● EXERCISE
Starting at the line that holds "Is the high-rise", quote every line through the end of the records, both boundary lines included. Omit the pictures.

● Records from a spatial question set
BEGIN

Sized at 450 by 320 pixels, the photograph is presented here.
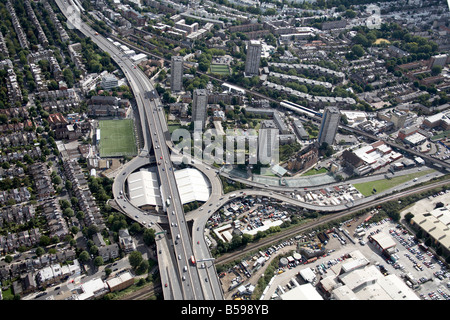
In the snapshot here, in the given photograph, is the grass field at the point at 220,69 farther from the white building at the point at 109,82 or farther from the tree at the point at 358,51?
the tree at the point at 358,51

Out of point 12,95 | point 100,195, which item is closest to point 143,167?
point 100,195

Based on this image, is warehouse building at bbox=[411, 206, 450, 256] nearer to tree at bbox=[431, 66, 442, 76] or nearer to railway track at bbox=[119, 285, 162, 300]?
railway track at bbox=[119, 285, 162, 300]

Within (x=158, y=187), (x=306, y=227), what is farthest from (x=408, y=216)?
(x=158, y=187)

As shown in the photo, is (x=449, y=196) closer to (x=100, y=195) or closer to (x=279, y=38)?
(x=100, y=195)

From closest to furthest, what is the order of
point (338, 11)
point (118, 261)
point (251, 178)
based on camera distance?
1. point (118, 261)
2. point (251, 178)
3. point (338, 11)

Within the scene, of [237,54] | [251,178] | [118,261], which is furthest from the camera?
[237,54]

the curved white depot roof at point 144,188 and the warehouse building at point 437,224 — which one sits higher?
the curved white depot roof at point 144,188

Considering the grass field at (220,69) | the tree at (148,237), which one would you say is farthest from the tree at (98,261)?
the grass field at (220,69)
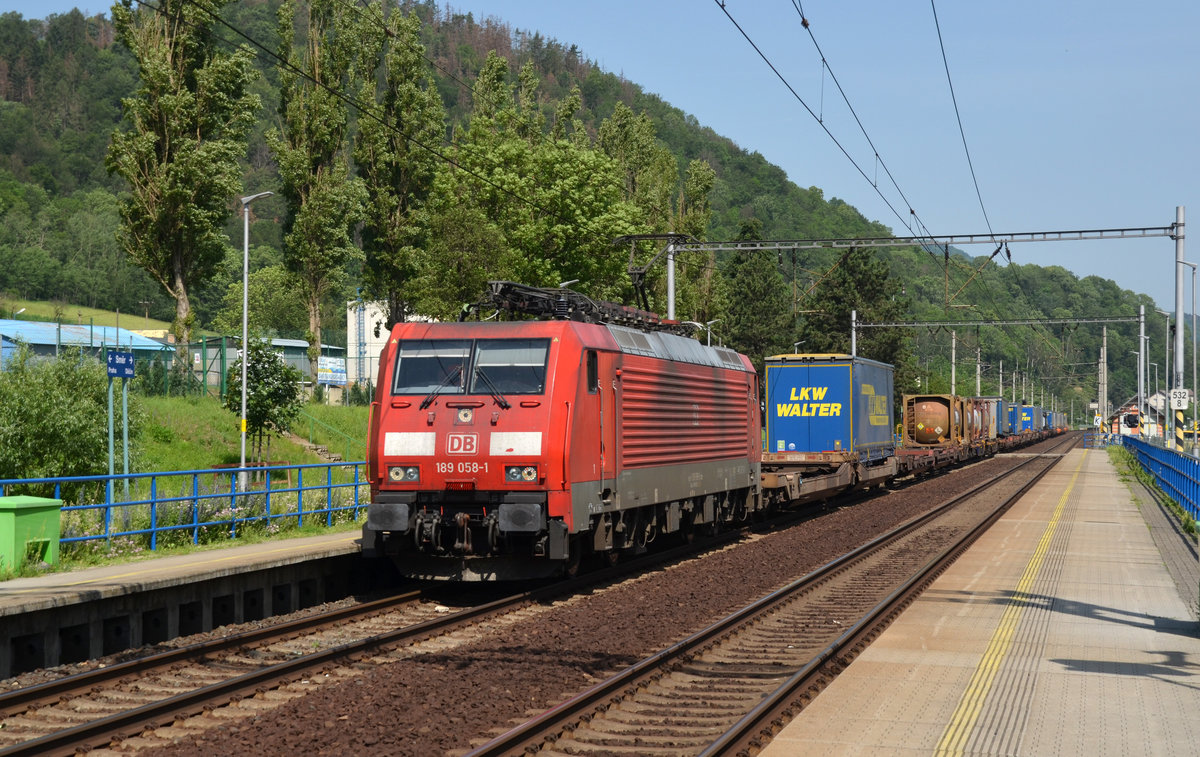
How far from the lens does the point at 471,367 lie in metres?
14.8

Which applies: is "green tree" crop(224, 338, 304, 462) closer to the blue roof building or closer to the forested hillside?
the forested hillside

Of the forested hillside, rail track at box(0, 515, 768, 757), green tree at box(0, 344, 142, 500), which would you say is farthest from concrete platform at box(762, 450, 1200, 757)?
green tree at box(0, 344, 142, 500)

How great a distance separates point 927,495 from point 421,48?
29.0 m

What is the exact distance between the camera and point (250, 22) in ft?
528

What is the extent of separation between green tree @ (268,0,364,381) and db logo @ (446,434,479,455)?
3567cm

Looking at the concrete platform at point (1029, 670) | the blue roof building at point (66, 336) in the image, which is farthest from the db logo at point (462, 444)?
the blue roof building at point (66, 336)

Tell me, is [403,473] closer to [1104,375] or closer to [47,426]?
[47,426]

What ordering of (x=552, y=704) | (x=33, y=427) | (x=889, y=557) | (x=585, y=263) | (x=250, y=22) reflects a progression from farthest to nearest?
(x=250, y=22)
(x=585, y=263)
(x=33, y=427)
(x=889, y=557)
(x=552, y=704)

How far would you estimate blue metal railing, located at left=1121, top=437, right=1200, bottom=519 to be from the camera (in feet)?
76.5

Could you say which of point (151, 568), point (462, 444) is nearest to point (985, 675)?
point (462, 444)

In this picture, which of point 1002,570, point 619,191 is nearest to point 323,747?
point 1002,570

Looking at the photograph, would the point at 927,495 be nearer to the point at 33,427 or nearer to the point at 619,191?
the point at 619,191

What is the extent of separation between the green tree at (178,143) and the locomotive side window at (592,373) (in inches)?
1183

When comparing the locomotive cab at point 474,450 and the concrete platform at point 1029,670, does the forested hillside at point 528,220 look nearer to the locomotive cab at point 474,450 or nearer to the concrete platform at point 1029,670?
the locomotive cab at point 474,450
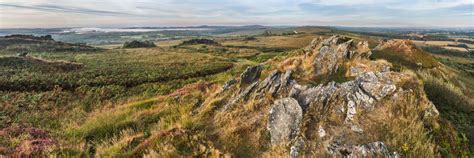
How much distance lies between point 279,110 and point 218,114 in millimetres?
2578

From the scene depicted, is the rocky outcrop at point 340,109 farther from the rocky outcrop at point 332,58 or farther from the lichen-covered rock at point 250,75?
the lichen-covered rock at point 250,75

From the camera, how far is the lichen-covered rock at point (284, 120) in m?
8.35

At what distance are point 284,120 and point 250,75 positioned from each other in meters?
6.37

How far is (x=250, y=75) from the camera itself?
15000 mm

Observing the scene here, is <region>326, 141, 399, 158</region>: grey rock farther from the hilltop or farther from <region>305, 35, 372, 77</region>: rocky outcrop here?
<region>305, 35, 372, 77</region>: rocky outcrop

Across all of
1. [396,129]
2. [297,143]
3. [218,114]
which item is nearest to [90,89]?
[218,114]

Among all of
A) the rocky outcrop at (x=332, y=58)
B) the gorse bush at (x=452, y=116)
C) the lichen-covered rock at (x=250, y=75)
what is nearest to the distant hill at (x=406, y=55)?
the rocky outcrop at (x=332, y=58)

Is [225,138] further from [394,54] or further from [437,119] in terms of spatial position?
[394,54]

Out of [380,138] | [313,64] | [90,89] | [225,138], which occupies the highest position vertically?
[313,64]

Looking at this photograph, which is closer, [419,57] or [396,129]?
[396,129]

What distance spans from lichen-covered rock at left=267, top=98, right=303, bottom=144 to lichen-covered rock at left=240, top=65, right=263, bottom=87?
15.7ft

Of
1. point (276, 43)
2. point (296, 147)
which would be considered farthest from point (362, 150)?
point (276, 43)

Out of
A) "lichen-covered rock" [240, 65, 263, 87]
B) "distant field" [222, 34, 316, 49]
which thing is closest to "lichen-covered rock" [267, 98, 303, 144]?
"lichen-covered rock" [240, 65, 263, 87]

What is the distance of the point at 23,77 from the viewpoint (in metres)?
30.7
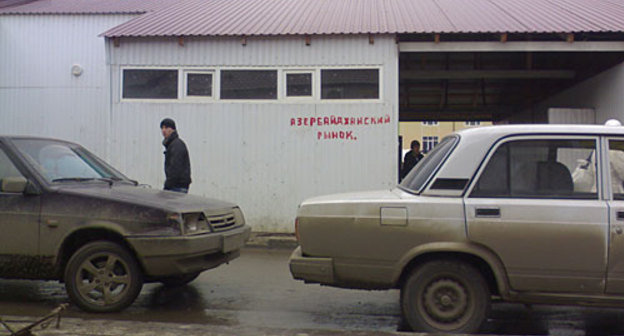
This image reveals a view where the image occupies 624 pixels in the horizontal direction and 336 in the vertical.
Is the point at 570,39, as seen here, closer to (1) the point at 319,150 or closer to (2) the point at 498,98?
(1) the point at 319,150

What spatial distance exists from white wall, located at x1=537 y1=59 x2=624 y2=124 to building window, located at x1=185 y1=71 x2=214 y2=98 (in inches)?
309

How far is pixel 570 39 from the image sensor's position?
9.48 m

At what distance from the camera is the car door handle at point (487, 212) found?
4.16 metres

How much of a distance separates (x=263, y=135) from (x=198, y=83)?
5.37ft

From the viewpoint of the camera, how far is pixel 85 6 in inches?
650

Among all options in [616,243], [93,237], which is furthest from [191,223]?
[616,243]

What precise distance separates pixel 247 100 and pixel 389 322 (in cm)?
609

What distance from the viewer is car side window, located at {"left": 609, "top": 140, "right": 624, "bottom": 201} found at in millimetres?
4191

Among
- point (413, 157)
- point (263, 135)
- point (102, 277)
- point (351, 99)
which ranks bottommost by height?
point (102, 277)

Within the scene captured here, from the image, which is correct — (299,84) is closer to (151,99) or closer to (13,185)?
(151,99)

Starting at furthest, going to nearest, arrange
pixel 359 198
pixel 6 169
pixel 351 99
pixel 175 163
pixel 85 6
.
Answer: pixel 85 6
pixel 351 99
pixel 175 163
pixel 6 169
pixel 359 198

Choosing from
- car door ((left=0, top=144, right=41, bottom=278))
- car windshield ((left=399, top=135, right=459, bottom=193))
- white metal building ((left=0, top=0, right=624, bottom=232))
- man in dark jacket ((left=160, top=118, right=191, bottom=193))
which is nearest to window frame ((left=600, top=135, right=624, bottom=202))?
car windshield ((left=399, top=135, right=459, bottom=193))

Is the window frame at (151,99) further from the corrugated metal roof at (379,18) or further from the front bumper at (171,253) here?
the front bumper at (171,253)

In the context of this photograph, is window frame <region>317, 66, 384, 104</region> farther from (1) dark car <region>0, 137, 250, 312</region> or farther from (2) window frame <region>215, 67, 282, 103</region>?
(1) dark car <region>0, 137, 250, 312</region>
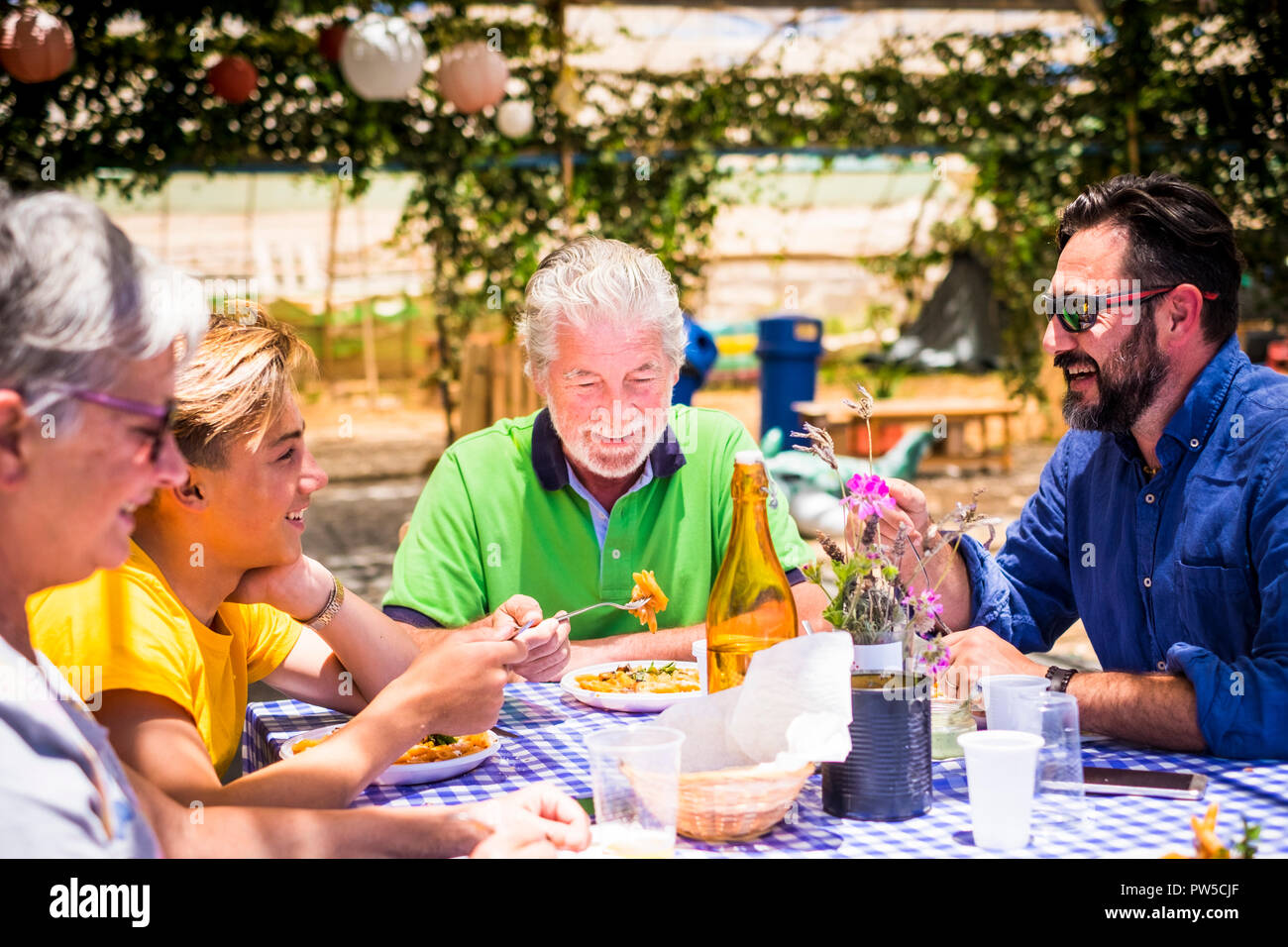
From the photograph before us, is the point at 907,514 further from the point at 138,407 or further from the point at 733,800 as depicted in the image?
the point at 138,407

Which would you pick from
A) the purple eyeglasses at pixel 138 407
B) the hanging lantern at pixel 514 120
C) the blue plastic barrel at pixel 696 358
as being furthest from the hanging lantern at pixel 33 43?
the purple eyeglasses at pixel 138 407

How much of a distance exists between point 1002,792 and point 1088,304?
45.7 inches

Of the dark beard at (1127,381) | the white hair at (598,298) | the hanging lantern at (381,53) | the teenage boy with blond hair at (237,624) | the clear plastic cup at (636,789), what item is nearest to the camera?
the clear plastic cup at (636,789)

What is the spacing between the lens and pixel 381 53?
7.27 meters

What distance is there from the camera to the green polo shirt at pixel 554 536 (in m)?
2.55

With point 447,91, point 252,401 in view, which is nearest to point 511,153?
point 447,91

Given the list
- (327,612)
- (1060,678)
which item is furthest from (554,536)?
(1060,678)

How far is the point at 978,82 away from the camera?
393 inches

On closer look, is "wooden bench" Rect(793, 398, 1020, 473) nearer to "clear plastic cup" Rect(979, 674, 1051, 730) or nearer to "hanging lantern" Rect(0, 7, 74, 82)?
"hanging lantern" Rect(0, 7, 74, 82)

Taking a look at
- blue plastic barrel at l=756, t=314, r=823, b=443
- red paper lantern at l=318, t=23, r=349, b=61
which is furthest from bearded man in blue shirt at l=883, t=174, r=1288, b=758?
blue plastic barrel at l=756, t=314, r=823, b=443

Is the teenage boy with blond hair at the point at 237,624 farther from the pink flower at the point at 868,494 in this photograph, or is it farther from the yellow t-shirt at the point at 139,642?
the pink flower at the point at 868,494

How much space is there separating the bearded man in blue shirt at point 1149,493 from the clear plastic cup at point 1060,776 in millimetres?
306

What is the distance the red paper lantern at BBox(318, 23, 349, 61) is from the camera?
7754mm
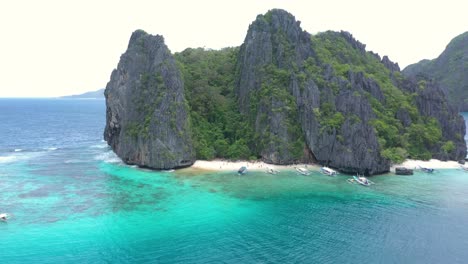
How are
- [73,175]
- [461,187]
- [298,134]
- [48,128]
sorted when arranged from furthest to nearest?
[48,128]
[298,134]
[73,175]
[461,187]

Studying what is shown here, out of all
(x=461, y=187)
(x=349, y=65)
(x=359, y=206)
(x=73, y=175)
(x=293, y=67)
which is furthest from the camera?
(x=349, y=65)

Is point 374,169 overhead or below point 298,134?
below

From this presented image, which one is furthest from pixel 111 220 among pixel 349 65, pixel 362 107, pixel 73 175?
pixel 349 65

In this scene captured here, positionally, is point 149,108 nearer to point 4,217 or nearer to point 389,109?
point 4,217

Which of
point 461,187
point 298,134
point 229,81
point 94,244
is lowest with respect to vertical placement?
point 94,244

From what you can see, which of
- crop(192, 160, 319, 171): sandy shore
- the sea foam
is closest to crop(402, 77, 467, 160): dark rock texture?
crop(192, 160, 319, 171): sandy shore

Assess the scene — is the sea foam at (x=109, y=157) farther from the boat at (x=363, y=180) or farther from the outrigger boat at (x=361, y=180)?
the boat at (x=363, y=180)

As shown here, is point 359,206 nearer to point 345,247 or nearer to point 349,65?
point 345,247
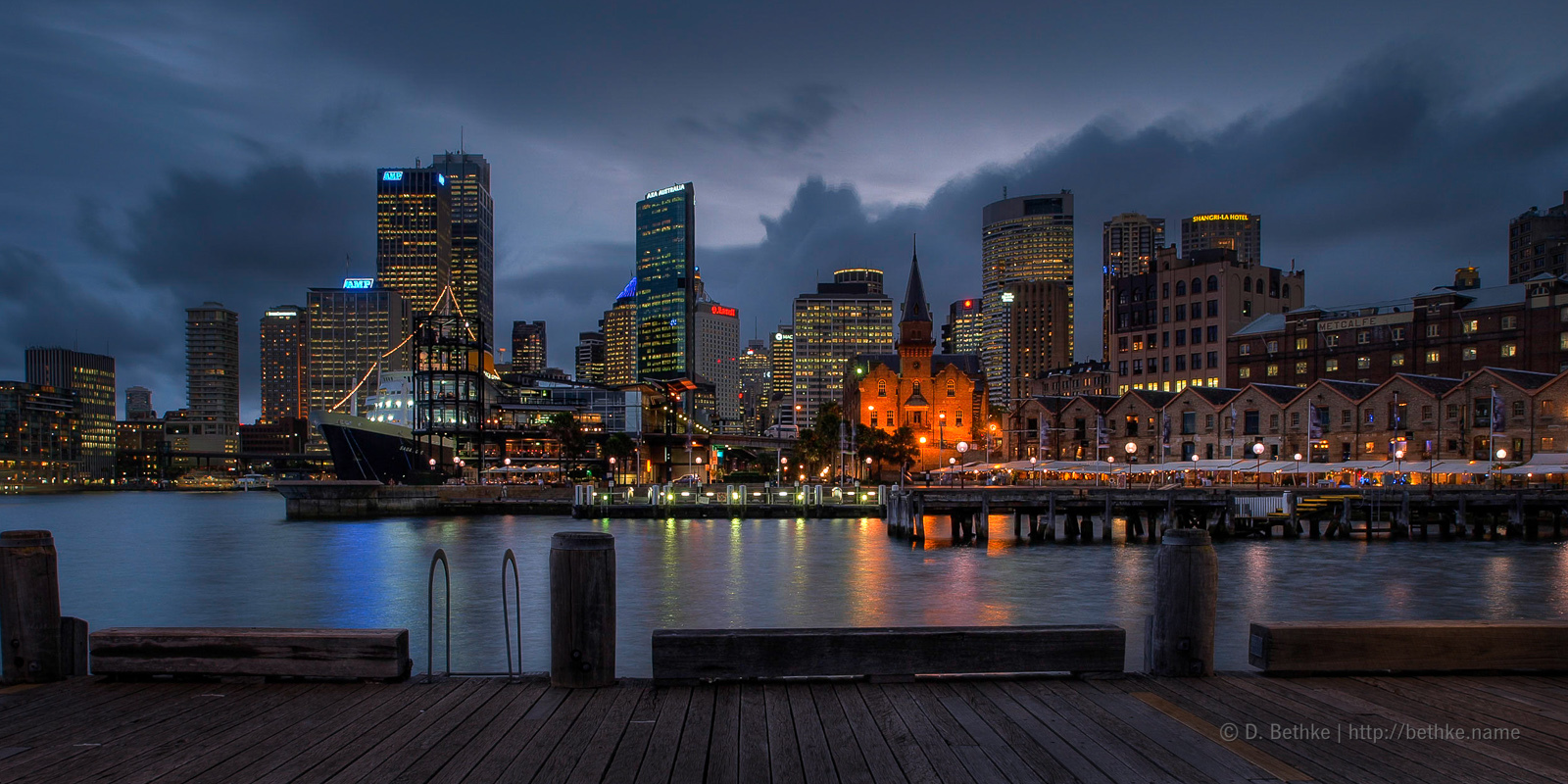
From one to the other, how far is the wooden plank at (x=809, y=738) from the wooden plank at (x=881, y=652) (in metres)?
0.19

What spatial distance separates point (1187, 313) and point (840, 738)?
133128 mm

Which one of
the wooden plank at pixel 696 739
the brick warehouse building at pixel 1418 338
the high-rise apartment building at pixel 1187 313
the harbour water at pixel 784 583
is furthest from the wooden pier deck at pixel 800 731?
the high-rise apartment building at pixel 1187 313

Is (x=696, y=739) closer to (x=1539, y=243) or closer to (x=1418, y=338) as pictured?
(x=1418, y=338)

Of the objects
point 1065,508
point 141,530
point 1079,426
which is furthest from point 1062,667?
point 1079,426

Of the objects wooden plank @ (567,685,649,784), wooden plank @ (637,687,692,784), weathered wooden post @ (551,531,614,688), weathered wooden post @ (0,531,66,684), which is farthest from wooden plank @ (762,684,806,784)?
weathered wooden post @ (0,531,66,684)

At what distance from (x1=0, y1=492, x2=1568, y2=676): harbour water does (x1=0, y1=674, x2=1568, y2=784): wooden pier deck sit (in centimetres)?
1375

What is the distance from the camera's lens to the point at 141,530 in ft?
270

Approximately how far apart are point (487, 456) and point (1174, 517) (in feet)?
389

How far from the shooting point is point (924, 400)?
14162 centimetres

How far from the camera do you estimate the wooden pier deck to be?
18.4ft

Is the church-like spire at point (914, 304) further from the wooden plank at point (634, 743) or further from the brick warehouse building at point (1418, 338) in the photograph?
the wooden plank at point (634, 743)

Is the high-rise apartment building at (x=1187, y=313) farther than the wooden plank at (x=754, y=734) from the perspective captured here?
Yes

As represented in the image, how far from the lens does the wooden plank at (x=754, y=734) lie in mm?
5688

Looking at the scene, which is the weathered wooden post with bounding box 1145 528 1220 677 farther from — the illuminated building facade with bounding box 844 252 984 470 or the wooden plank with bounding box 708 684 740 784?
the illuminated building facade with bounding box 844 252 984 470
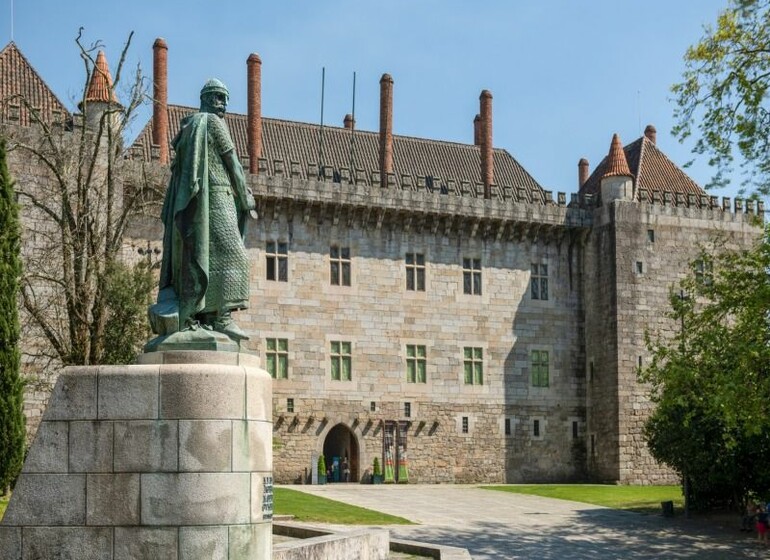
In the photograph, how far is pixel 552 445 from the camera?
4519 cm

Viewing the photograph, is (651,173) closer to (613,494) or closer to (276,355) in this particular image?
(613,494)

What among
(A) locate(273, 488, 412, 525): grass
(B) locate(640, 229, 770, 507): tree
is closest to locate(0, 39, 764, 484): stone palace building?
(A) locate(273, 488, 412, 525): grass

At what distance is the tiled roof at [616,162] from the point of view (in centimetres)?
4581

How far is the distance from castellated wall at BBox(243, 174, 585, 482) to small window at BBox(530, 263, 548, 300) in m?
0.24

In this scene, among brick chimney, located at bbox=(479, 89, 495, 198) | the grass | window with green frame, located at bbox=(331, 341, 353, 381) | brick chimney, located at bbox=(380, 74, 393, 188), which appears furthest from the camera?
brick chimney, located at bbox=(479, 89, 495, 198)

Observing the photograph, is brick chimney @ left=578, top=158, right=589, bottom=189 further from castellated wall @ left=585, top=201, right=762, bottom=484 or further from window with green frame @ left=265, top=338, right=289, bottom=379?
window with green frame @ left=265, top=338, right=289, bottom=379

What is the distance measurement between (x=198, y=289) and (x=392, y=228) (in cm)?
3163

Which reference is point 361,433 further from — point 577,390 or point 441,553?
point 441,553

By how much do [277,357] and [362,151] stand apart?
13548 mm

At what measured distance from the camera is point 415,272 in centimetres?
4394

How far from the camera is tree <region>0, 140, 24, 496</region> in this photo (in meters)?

END

● TASK ANSWER
Is the high-rise apartment building at (x=1187, y=313) farther than the wooden plank at (x=754, y=734) from the perspective captured here?
Yes

As represented in the image, how far from the lens does the wooden plank at (x=754, y=734) lie in mm?
5688

Looking at the scene, which is the weathered wooden post with bounding box 1145 528 1220 677 farther from — the illuminated building facade with bounding box 844 252 984 470 or the wooden plank with bounding box 708 684 740 784?
the illuminated building facade with bounding box 844 252 984 470
In the photograph, how far is pixel 552 445 from the camera?
4519 cm

Viewing the photograph, is (651,173) closer to (613,494) or closer to (276,355) in this particular image?
(613,494)

What among
(A) locate(273, 488, 412, 525): grass
(B) locate(640, 229, 770, 507): tree
is closest to locate(0, 39, 764, 484): stone palace building?
(A) locate(273, 488, 412, 525): grass

At what distance is the tiled roof at [616,162] from the point of view (in centimetres)?
4581

How far is the distance from castellated wall at BBox(243, 174, 585, 482) to small window at BBox(530, 263, 548, 300) in m?
0.24

In this scene, among brick chimney, located at bbox=(479, 89, 495, 198) | the grass | window with green frame, located at bbox=(331, 341, 353, 381) | brick chimney, located at bbox=(380, 74, 393, 188), which appears furthest from the camera?
brick chimney, located at bbox=(479, 89, 495, 198)

Observing the photograph, is brick chimney @ left=578, top=158, right=589, bottom=189 further from castellated wall @ left=585, top=201, right=762, bottom=484 or further from window with green frame @ left=265, top=338, right=289, bottom=379?
window with green frame @ left=265, top=338, right=289, bottom=379

What is the distance measurement between (x=198, y=289) and (x=392, y=228) (in cm)?
3163

Which reference is point 361,433 further from — point 577,390 or point 441,553?
point 441,553

By how much do [277,357] and [362,151] stand apart?
13548 mm

At what measured distance from the camera is point 415,272 in centimetres?
4394

How far from the camera is tree <region>0, 140, 24, 496</region> in this photo (in meters)?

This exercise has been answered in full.